# WHAT TO DO:
(A) From the text on Ramond–Ramond fields, list every value of p for which fields exist in type IIA and type IIB supergravity, pairing each value with its theory.
(B) According to the text on Ramond–Ramond fields, in what year did Pierre Ramond study the Ramond boundary conditions?
(C) Repeat the stretch of the text on Ramond–Ramond fields from "As is usual" through "the Hanany–Witten transition.", word for word.

# READING TEXT:

In theoretical physics, Ramond–Ramond fields are differential form fields in the 10-dimensional spacetime of type II supergravity theories, which are the classical limits of type II string theory. The ranks of the fields depend on which type II theory is considered. As Joseph Polchinski argued in 1995, D-branes are the charged objects that act as sources for these fields, according to the rules of p-form electrodynamics. It has been conjectured that quantum RR fields are not differential forms, but instead are classified by twisted K-theory.

The adjective "Ramond–Ramond" reflects the fact that in the RNS formalism, these fields appear in the Ramond–Ramond sector in which all vector fermions are periodic. Both uses of the word "Ramond" refer to Pierre Ramond, who studied such boundary conditions (the so-called Ramond boundary conditions) and the fields that satisfy them in 1971.

==Defining the fields==

===The fields in each theory===

As in Maxwell's theory of electromagnetism and its generalization, p-form electrodynamics, Ramond–Ramond (RR) fields come in pairs consisting of a p-form potential C_{p} and a (p + 1)-form field strength G_{p+1}. The field strength is, as usual defined to be the exterior derivative of the potential G_{p+1} = dC_{p}.

As is usual in such theories, if one allows topologically nontrivial configurations or charged matter (D-branes) then the connections are only defined on each coordinate patch of spacetime, and the values on various patches are glued using transition functions. Unlike the case of electromagnetism, in the presence of a nontrivial Neveu–Schwarz 3-form field strength the field strength defined above is no longer gauge invariant and so also needs to be defined patchwise with the Dirac string off of a given patch interpreted itself as a D-brane. This extra complication is responsible for some of the more interesting phenomena in string theory, such as the Hanany–Witten transition.

The choices of allowed values of p depend on the theory. In type IIA supergravity, fields exist for p = 1 and p = 3. In type IIB supergravity, on the other hand, there are fields for p = 0, p = 2 and p = 4, although the p = 4 field is constrained to satisfy the self-duality condition G_{5} = *G_{5} where * is the Hodge star. The self-duality condition cannot be imposed by a Lagrangian without either introducing extra fields or ruining the manifest super-Poincaré invariance of the theory, thus type IIB supergravity is considered to be a non-Lagrangian theory. A third theory, called massive or Romans IIA supergravity, includes a field strength G_{0}, called the Romans mass. Being a zero-form, it has no corresponding connection. Furthermore, the equations of motion impose that the Romans mass is constant. In the quantum theory Joseph Polchinski has shown that G_{0} is an integer, which jumps by one as one crosses a D8-brane.

# ENTRIES PROVIDED:
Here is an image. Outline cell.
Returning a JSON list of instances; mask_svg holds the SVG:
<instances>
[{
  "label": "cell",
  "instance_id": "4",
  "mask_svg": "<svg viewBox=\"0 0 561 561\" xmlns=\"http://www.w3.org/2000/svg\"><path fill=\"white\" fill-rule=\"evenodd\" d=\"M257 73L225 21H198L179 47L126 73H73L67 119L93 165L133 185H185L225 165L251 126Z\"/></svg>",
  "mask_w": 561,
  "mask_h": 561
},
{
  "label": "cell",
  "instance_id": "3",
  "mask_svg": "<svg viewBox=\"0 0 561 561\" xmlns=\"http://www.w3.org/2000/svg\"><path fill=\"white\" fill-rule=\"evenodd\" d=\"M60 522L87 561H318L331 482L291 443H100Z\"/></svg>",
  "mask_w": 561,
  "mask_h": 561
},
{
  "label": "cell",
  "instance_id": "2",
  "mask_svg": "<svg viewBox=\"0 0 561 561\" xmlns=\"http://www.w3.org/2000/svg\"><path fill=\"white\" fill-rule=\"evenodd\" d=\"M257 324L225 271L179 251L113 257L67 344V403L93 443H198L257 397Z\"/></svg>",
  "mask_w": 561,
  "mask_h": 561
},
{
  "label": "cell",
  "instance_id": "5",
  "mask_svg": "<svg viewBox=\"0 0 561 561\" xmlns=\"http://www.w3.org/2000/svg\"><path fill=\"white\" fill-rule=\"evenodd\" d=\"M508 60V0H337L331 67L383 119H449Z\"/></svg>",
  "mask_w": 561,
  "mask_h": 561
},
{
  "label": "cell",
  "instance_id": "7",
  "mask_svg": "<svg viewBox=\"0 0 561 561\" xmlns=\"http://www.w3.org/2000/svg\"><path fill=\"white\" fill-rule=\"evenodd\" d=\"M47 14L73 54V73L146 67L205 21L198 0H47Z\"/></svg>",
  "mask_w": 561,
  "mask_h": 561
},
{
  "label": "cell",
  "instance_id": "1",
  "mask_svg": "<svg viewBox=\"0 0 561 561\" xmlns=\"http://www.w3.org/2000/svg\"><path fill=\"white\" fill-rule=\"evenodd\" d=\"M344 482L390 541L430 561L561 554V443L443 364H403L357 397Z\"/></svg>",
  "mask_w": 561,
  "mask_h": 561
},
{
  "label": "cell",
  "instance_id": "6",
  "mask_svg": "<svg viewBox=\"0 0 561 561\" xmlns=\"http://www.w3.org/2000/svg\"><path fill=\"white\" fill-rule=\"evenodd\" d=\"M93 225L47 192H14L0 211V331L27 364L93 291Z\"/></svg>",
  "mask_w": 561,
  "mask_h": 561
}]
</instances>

# SOLVED PROBLEMS:
(A)
Type IIA supergravity: p = 1, p = 3
Type IIB supergravity: p = 0, p = 2, p = 4

(B) 1971

(C)
As is usual in such theories, if one allows topologically nontrivial configurations or charged matter (D-branes) then the connections are only defined on each coordinate patch of spacetime, and the values on various patches are glued using transition functions. Unlike the case of electromagnetism, in the presence of a nontrivial Neveu–Schwarz 3-form field strength the field strength defined above is no longer gauge invariant and so also needs to be defined patchwise with the Dirac string off of a given patch interpreted itself as a D-brane. This extra complication is responsible for some of the more interesting phenomena in string theory, such as the Hanany–Witten transition.